Páginas

jueves, 16 de agosto de 2012

IÑAKI SAINZ DE MURIETA, Bilbao, País Vasco

CIUDAD JUÁREZ

Hace mucho que dejamos de ser animales, pero a su vez, en nuestro fuero interno aún deseamos serlo para poder desembarazarnos de las cadenas que regulan y constriñen nuestras vidas, mirando con nostalgia la aculturización y el fin de la sociedad, como si la libertad llegase con la muerte de la humanidad de la que somos parte. Nos abocamos al apocalipsis creyendo que renaceremos con él, retrotrayéndonos al mito escandinavo del Ragnarök. Pero la muerte de la raza humana no trae nuevos y mejores horizontes; no cuando dejamos detrás de nosotros un vertedero de residuos incontrolados que amenazan toda forma de vida. Hasta en eso somos egoístas e incapaces de ver más allá. Estamos cegados por nuestro orgullo y arrogancia, que nacen de nuestra mal entendida inteligencia. Ni siquiera queremos hacernos cargo de nuestro legado a la vez que construimos la historia para ensalzar nuestra gloria. Somos antropocéntricos en exceso, haciéndonos incluso culpables de fenómenos geológicos como el calentamiento global, por el mero hecho de que necesitamos ser protagonistas de todo cuanto ocurre a nuestro alrededor; no soportamos ser una pieza más o un mero espectador, aunque ello implique autoinculparnos de falsos cargos. Si llegamos a asesinar a Dios, ¿acaso no vamos a ser capaces de destruir el mundo?

Quizás todo se puede reducir a que somos un barco a la deriva que navega en vientos de odio y de amor. Surcamos nuestra vida entre tempestades y tiempos de calma chicha, sin estar seguros de qué es lo que preferimos, porque en realidad siempre buscamos un nuevo horizonte. En eso se basa nuestra existencia y mientras tanto pagamos nuestras inseguridades con aquellos a quienes más amamos, volcando nuestras frustraciones en ellos y cayendo en la ira porque tenemos demasiado miedo de afrontar nuestros propios sentimientos y reconocer que nuestros caminos están empedrados de sueños rotos; y ese mosaico conforma nuestra historia, aunque nos neguemos a verlo. Somos maniquíes revestidos con jirones de nuestra memoria, pero somos incapaces de deshacernos de ellos porque renunciaríamos a una parte de nosotros mismos.

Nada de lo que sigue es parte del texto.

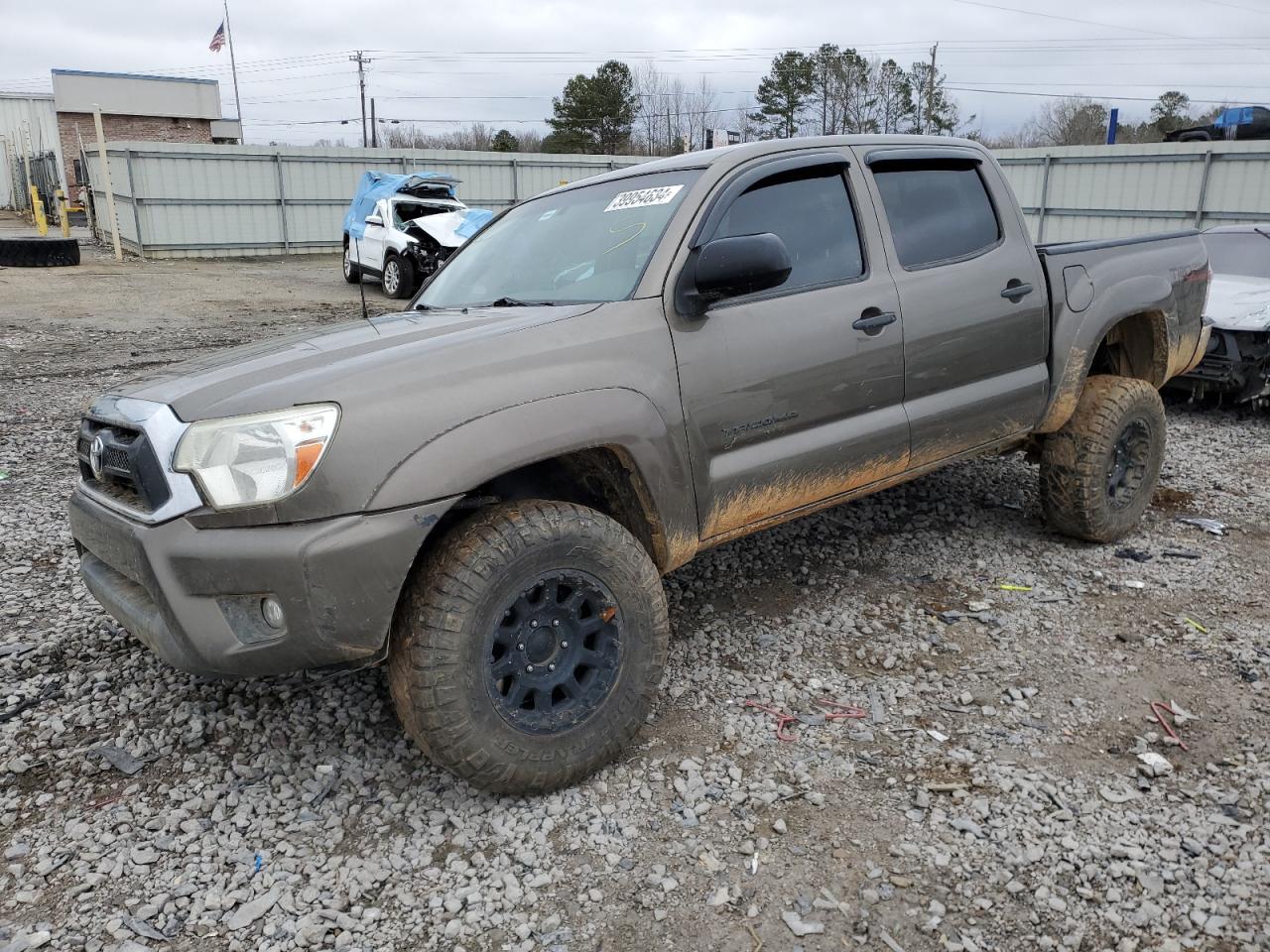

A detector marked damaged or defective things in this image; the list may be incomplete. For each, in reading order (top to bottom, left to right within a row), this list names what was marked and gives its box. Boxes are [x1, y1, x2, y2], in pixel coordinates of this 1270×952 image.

damaged white suv [345, 171, 494, 298]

La cruda verdad es que somos incapaces de amarnos a nosotros mismos. Nos sentimos falsos, porque caemos en el terrible error de valorarnos en función de un “otro” estereotipado e idealizado que nos deviene desde que nacemos; somos  también hipócritas, puesto que en realidad sólo seguimos las normas por temor a un castigo, mientras que a su vez las defendemos y hacemos de ellas nuestro estandarte; hacemos de la mentira una virtud, porque tratamos de acomodar la realidad de los hechos a nuestra propia conveniencia, enmascarando lo que realmente somos y sentimos. Somos violentos porque es el camino fácil. Siempre ha sido más fácil hacer la guerra que mantener la paz. Al final, todo se reduce a lo mismo: “Si quieres paz, imponla; nadie lo hará por ti”.

Es nuestra propia arrogancia lo que nos condena a la violencia, tanto hacia nosotros mismos como a los demás, ya sea de manera intrínseca o extrínseca. La única verdad es que nunca conoceremos la paz hasta que no nos conozcamos a nosotros mismos; y muchos nos quedaremos por el camino.